第4部 中小企業・小規模事業者の支援の在り方 

2. 中小企業支援機関の施策活用状況、評価

これまで見てきたように、中小企業支援機関が施策を認知する過程において、中小企業・小規模事業者が施策を認知する過程とは異なる課題があることが分かった。

そこで次に、中小企業支援機関による、中小企業・小規模事業者施策の活用状況とその評価について見ていくこととする。

第4-2-14図は、国の中小企業・小規模事業者施策の活用状況、評価を示したものである10。実際に「事業計画の策定や担当窓口の紹介等の支援をしたことがある」と回答した中小企業支援機関は約5割、「事業計画の策定や担当窓口の紹介等の支援をしたことがない」または「事業者の相談を受けたことがない」と回答した中小企業支援機関の割合はそれぞれ約2割、約3割という結果となった。他方で、実際に「事業計画の策定や担当窓口の紹介等の支援をしたことがある」と回答した中小企業支援機関に対して、施策の評価を聞いてみると、約8割が「高く評価している」もしくは「評価している」と回答しており、「全く評価していない」もしくは「あまり評価していない」と回答した割合は1割にも満たない。つまり、実際に事業計画の策定や担当窓口の紹介等の支援をしたことがある中小企業支援機関のほとんどが、施策をある程度は評価しているといえる。
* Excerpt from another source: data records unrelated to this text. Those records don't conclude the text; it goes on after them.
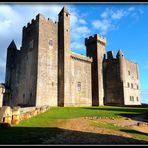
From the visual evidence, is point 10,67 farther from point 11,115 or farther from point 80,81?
point 11,115

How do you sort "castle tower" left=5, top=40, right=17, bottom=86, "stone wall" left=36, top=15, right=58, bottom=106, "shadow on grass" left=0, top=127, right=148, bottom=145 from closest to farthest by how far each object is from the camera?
"shadow on grass" left=0, top=127, right=148, bottom=145 → "stone wall" left=36, top=15, right=58, bottom=106 → "castle tower" left=5, top=40, right=17, bottom=86

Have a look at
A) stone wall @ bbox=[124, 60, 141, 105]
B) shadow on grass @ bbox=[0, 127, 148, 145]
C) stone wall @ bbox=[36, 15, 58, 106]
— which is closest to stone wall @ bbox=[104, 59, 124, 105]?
stone wall @ bbox=[124, 60, 141, 105]

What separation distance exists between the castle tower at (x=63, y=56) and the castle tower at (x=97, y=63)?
8.93 metres

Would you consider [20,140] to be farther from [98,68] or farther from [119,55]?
[119,55]

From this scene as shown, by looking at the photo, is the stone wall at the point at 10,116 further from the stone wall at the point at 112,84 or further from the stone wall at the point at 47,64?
the stone wall at the point at 112,84

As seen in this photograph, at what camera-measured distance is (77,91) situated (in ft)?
133

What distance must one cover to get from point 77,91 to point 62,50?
8.15 meters

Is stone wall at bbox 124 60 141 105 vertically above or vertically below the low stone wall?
above

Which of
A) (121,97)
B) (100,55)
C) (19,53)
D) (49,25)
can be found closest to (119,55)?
(100,55)

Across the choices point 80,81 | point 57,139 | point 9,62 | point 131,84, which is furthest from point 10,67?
point 57,139

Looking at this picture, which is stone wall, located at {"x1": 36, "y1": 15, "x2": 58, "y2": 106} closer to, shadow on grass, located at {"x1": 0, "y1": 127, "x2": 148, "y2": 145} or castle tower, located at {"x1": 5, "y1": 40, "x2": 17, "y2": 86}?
castle tower, located at {"x1": 5, "y1": 40, "x2": 17, "y2": 86}

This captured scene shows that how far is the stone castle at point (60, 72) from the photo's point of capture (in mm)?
36000

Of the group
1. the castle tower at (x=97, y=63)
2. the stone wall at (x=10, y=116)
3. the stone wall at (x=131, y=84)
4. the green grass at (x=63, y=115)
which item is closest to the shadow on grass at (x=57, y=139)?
the stone wall at (x=10, y=116)

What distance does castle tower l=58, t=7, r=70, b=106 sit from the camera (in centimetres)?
3666
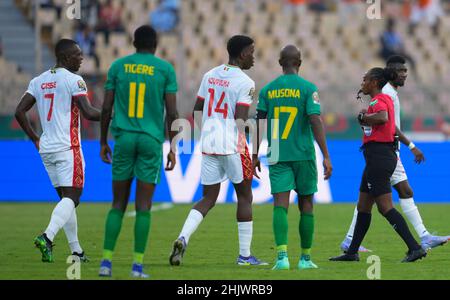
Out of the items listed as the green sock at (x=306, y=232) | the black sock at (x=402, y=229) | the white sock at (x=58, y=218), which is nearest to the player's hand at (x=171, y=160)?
the green sock at (x=306, y=232)

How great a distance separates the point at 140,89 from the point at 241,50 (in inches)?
74.6

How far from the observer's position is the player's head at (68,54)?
38.3ft

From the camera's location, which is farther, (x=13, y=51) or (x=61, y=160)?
(x=13, y=51)

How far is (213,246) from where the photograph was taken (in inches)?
524

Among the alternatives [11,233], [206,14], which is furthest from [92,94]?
[11,233]

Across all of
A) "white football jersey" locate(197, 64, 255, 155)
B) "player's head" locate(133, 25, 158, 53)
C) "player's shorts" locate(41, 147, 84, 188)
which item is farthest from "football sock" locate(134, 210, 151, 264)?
"player's shorts" locate(41, 147, 84, 188)

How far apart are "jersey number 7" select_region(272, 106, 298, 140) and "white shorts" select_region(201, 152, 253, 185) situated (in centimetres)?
74

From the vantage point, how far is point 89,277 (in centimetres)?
974

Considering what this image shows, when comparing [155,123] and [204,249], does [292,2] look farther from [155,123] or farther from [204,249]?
[155,123]

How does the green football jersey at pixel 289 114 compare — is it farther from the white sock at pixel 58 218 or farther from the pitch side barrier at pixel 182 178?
the pitch side barrier at pixel 182 178

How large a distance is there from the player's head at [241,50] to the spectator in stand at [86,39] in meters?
14.5

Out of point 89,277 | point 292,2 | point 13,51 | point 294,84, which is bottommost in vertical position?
point 89,277

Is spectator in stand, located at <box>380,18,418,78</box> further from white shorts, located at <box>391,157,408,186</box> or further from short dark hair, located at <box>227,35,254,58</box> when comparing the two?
short dark hair, located at <box>227,35,254,58</box>

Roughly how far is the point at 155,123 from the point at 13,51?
1734cm
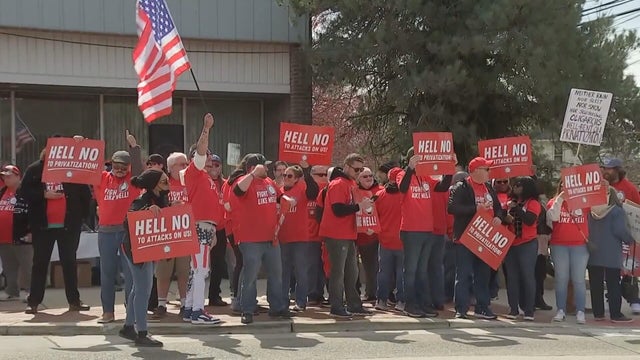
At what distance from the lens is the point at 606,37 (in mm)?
12484

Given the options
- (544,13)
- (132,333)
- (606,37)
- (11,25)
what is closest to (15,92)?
(11,25)

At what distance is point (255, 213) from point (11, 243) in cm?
391

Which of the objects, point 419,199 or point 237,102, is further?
point 237,102

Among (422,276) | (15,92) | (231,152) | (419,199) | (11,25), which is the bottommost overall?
(422,276)

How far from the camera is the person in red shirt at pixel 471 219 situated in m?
8.87

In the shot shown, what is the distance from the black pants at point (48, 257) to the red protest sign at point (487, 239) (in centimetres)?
481

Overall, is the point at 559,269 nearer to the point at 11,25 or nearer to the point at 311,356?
the point at 311,356

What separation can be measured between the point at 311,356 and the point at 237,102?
31.1 feet

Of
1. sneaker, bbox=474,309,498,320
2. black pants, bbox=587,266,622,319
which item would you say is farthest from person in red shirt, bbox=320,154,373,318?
black pants, bbox=587,266,622,319

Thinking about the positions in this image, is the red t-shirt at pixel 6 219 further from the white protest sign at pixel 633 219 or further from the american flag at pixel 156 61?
the white protest sign at pixel 633 219

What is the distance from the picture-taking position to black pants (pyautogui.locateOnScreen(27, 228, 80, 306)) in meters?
9.05

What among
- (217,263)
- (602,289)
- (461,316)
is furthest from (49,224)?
(602,289)

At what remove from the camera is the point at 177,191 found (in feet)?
28.3

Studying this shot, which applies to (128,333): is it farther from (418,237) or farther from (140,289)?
(418,237)
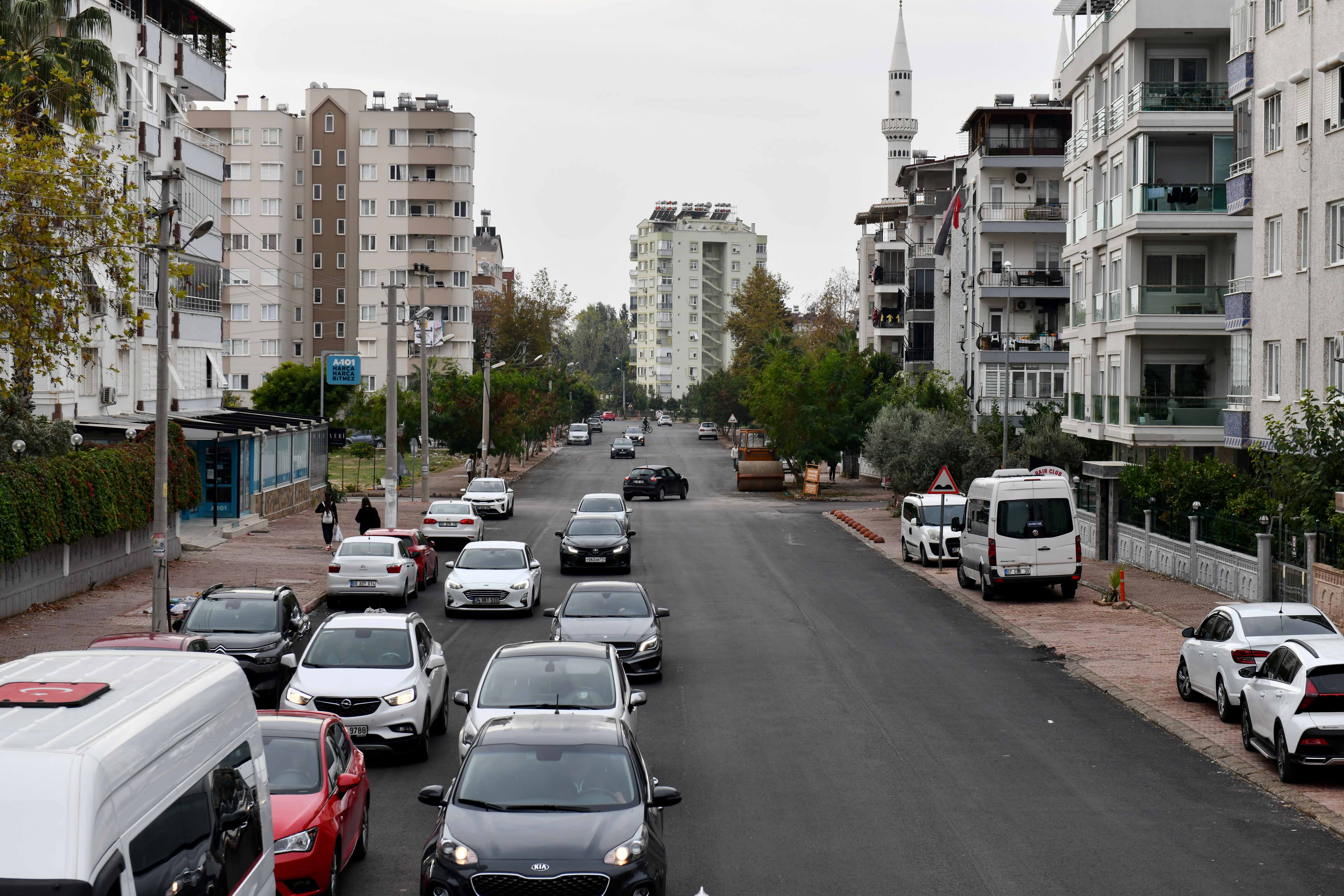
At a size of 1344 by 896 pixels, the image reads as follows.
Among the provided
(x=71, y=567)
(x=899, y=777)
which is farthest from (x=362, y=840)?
(x=71, y=567)

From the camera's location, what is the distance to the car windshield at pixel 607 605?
21453 mm

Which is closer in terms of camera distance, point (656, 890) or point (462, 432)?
point (656, 890)

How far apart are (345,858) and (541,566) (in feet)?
84.2

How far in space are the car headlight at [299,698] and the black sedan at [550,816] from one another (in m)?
4.62

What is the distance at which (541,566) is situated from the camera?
36.6 meters

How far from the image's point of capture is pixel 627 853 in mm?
9641

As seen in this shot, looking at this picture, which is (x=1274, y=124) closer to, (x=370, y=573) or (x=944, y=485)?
(x=944, y=485)

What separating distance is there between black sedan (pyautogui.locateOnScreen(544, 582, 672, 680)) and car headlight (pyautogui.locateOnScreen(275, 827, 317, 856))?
9506mm

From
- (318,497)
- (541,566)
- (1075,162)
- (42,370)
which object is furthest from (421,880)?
(318,497)

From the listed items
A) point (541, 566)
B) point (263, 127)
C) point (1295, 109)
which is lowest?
point (541, 566)

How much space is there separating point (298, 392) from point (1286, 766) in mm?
70620

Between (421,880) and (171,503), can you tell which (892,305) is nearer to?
(171,503)

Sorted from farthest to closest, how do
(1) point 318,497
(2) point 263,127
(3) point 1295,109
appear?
(2) point 263,127, (1) point 318,497, (3) point 1295,109

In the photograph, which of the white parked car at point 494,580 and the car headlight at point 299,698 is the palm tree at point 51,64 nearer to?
the white parked car at point 494,580
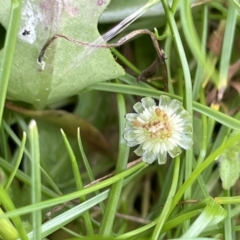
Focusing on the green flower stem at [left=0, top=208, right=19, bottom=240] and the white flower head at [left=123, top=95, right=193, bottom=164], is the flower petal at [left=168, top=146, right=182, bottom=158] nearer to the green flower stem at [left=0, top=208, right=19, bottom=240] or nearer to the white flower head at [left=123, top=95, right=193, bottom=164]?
the white flower head at [left=123, top=95, right=193, bottom=164]

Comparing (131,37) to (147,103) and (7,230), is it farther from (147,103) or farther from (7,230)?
(7,230)

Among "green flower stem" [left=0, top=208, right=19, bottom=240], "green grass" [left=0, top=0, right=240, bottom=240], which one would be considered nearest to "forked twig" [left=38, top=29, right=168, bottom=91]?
"green grass" [left=0, top=0, right=240, bottom=240]

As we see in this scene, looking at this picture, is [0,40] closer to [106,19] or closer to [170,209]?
[106,19]

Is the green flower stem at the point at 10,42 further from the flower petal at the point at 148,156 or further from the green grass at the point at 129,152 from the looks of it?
the flower petal at the point at 148,156

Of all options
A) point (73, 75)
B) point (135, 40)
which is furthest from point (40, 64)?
point (135, 40)

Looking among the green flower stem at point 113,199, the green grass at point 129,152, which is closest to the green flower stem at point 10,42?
the green grass at point 129,152
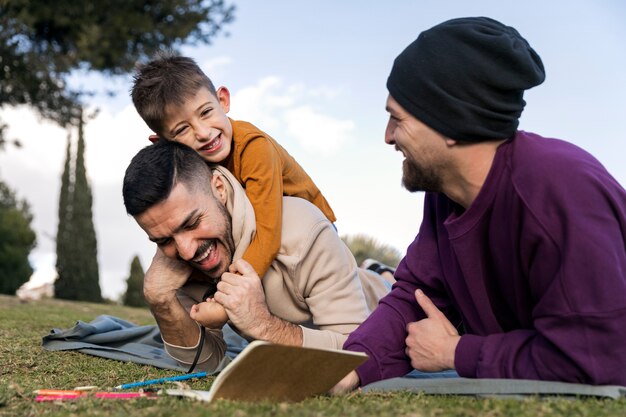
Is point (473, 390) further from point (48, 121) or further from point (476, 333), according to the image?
point (48, 121)

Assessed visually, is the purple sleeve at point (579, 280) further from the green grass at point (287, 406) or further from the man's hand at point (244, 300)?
the man's hand at point (244, 300)

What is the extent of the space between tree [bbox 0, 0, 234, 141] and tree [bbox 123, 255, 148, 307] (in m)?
3.84

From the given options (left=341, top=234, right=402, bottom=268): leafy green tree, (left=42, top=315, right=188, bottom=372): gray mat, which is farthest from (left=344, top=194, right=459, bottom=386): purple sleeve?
(left=341, top=234, right=402, bottom=268): leafy green tree

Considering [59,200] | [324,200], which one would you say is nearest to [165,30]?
[59,200]

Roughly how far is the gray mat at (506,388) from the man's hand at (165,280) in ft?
4.72

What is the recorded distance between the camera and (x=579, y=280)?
2.22 metres

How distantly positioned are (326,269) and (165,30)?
13.8 metres

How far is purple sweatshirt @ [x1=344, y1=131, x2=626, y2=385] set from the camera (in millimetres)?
2225

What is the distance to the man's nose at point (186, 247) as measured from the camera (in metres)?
3.29

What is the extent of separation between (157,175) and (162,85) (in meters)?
0.92

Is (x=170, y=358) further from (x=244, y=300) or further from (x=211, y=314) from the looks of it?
(x=244, y=300)

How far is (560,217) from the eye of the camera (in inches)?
89.9

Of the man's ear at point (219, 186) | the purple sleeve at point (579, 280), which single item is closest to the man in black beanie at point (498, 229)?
the purple sleeve at point (579, 280)

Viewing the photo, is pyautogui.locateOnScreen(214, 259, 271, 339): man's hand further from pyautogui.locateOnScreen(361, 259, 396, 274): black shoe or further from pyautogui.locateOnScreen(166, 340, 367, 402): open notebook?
pyautogui.locateOnScreen(361, 259, 396, 274): black shoe
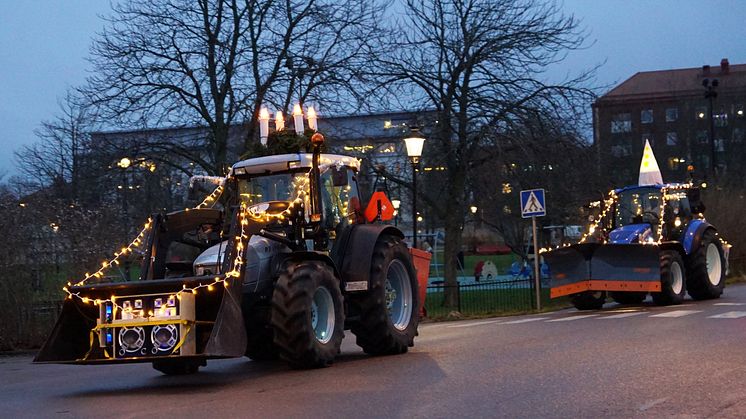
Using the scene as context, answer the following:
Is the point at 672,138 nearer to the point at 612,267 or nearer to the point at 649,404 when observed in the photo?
the point at 612,267

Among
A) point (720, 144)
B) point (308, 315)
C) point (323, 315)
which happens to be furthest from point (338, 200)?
point (720, 144)

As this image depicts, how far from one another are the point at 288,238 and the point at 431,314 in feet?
46.0

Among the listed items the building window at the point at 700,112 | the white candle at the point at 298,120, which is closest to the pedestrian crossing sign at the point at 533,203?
the white candle at the point at 298,120

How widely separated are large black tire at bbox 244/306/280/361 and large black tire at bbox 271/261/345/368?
379mm

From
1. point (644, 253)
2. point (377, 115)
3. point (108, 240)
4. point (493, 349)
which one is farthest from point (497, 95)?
point (493, 349)

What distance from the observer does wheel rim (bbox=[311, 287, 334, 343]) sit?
12617mm

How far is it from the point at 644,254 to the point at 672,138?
195 feet

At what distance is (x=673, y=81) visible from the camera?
9756 cm

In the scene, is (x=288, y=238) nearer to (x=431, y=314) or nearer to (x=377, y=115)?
(x=431, y=314)

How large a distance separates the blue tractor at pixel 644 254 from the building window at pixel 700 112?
166ft

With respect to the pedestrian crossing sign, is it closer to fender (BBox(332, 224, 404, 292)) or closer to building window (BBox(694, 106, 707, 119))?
fender (BBox(332, 224, 404, 292))

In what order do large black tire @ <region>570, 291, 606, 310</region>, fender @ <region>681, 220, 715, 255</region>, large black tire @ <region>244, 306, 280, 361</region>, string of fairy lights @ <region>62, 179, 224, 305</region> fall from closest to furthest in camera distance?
string of fairy lights @ <region>62, 179, 224, 305</region> → large black tire @ <region>244, 306, 280, 361</region> → fender @ <region>681, 220, 715, 255</region> → large black tire @ <region>570, 291, 606, 310</region>

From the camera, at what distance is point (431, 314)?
88.2ft

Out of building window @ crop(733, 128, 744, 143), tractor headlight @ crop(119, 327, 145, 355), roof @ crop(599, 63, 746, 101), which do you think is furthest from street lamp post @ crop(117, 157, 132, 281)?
roof @ crop(599, 63, 746, 101)
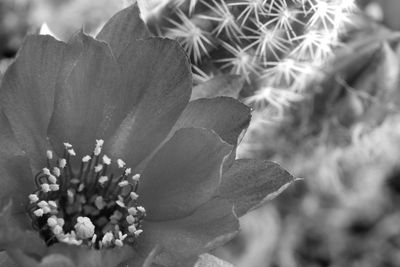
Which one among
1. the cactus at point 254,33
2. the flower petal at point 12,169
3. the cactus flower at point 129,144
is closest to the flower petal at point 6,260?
the cactus flower at point 129,144

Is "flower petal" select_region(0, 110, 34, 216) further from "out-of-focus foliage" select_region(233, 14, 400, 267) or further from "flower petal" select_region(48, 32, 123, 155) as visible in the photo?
"out-of-focus foliage" select_region(233, 14, 400, 267)

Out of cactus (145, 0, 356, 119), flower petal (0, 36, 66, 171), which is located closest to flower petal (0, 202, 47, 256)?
flower petal (0, 36, 66, 171)

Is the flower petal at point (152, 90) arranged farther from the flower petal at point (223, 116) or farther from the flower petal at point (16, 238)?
the flower petal at point (16, 238)

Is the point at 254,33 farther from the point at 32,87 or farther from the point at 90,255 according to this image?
the point at 90,255

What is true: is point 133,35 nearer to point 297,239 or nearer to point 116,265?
point 116,265

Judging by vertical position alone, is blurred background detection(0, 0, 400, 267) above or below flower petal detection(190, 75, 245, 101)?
below

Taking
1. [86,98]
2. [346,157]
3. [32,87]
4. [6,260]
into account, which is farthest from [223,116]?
[346,157]
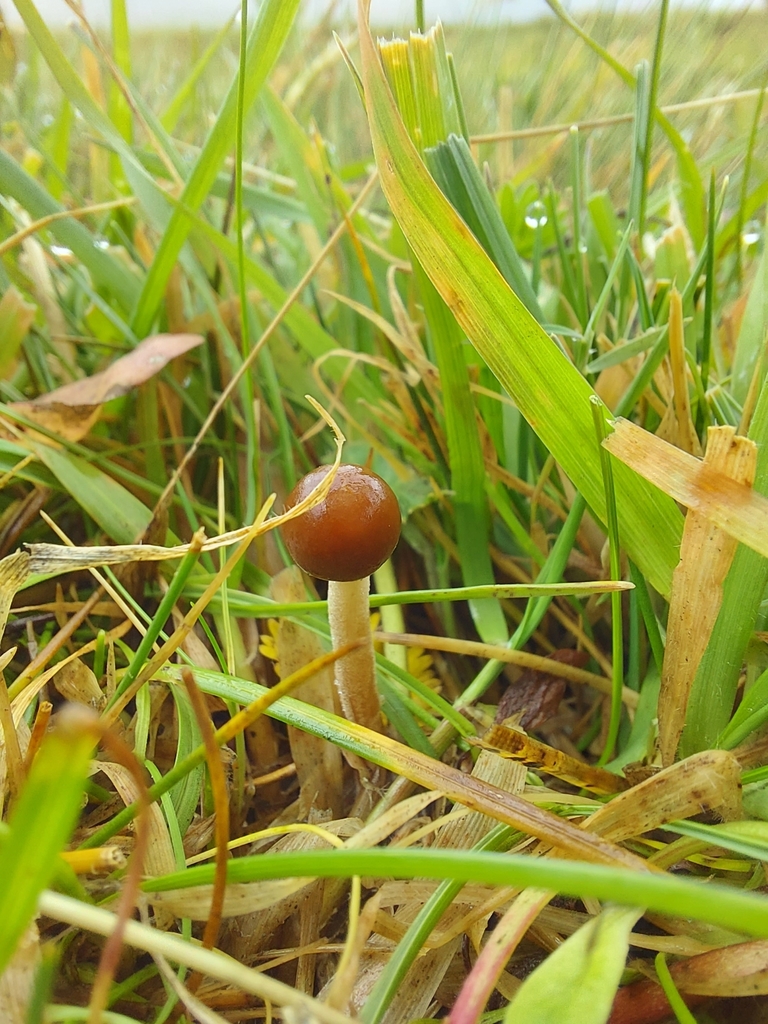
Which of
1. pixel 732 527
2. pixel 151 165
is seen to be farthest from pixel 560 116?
pixel 732 527

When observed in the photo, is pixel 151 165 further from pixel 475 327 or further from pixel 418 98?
pixel 475 327

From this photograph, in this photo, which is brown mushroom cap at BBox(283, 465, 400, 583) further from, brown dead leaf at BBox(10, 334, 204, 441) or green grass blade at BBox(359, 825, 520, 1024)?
brown dead leaf at BBox(10, 334, 204, 441)

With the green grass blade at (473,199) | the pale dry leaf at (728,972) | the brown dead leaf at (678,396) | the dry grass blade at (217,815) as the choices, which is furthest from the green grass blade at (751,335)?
the dry grass blade at (217,815)

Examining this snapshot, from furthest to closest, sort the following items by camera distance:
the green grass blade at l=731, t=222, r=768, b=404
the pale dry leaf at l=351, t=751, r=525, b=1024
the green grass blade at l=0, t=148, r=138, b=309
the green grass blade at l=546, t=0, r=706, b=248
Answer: the green grass blade at l=546, t=0, r=706, b=248, the green grass blade at l=0, t=148, r=138, b=309, the green grass blade at l=731, t=222, r=768, b=404, the pale dry leaf at l=351, t=751, r=525, b=1024

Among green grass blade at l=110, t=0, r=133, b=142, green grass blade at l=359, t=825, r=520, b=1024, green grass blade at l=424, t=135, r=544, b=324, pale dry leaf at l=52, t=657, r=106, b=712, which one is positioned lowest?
green grass blade at l=359, t=825, r=520, b=1024

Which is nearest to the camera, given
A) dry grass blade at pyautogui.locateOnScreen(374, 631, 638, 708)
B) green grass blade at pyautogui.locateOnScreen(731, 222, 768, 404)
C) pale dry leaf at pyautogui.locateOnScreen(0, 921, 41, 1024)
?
pale dry leaf at pyautogui.locateOnScreen(0, 921, 41, 1024)

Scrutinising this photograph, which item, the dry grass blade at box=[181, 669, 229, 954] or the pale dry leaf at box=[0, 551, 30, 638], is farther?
the pale dry leaf at box=[0, 551, 30, 638]

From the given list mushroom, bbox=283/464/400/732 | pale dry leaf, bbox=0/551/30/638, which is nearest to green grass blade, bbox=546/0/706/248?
mushroom, bbox=283/464/400/732
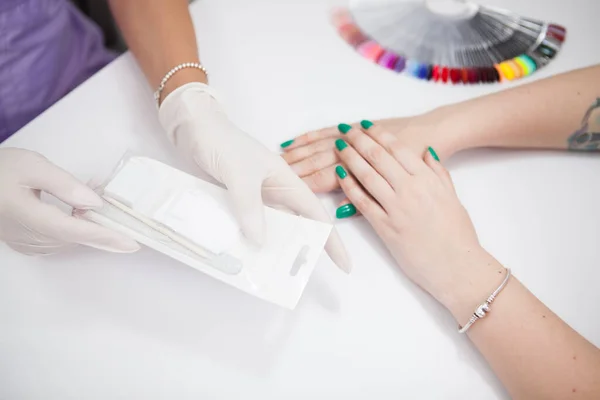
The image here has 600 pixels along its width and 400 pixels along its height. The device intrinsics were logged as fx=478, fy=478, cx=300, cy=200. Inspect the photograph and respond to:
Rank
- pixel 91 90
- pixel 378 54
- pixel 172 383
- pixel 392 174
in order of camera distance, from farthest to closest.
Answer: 1. pixel 378 54
2. pixel 91 90
3. pixel 392 174
4. pixel 172 383

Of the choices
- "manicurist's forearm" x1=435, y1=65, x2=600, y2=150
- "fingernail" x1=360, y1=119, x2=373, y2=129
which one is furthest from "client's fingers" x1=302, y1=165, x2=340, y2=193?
"manicurist's forearm" x1=435, y1=65, x2=600, y2=150

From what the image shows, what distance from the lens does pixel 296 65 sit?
35.8 inches

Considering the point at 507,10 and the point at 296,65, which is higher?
the point at 507,10

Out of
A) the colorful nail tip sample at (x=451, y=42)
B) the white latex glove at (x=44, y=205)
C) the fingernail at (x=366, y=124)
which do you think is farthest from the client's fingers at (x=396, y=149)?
the white latex glove at (x=44, y=205)

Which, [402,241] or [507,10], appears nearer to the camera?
[402,241]

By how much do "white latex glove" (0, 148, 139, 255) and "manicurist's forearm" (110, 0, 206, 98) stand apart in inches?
9.4

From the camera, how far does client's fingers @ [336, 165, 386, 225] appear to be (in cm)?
68

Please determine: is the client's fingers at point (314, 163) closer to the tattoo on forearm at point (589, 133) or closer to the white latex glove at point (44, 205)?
the white latex glove at point (44, 205)

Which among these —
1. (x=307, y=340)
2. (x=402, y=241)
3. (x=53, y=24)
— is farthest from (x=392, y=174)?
(x=53, y=24)

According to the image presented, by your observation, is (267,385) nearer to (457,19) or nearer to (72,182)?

10 市区町村、都道府県の中小企業・小規模事業者施策の活用状況・評価については、国の中小企業・小規模事業者施策の活用状況・評価と同様の結果が得られたため、ここでは割愛し、付注4-2-11付注4-2-12に掲載することとする。

第4-2-14図 国の中小企業・小規模事業者施策の活用状況、評価

したがって、今後は、事業者の相談を受けたことのない中小企業支援機関が一定数いることから、認定支援機関を含め中小企業支援機関の存在・役割を広く中小企業・小規模事業者に周知していくとともに、中小企業支援機関と中小企業・小規模事業者とのマッチングを促進していくことが重要といえよう。

第2節を通じて、中小企業支援機関の中小企業・小規模事業者の施策認知度、活用状況、評価を見てきたわけであるが、中小企業支援機関は中小企業・小規模事業者に比べて、施策情報を入手しようとする意欲が高く、情報の入手先は明確であると回答する割合は相対的に高いことが分かった。しかしながら、時宜を得た情報を入手できたとしても、主に情報のわかりやすさという点で、中小企業支援機関にとっては施策情報が伝わりづらいものになっている可能性は引き続きある。したがって、施策情報のわかりにくさという問題を解消するためには、再三記述してきているが、実際に施策を企画立案した担当者が、動画で当該施策の内容のみならず、施策立案の背景や想いを説明することで当該施策の支援内容をよりわかりやすく伝えていくなどの取組を進めていきたい。そして、このような動きが、中小企業庁のみならず、他省庁や都道府県、市区町村にも広がっていくことで、国・都道府県・市区町村の施策情報が真の意味で385万者の中小企業・小規模事業者に届くということにつながるであろう。また、施策の活用、評価という点について、事業計画の策定や担当窓口の紹介等の支援をしたことがある中小企業支援機関の中小企業・小規模事業者施策への評価は高いという点を踏まえ、今後は、事業者の相談を受けたことのない中小企業支援機関が一定数いることからも、中小企業支援機関の存在及び役割の周知に加え、中小企業支援機関と中小企業・小規模事業者とのマッチングを「よろず支援機関」等を通じて、促進していく必要がある。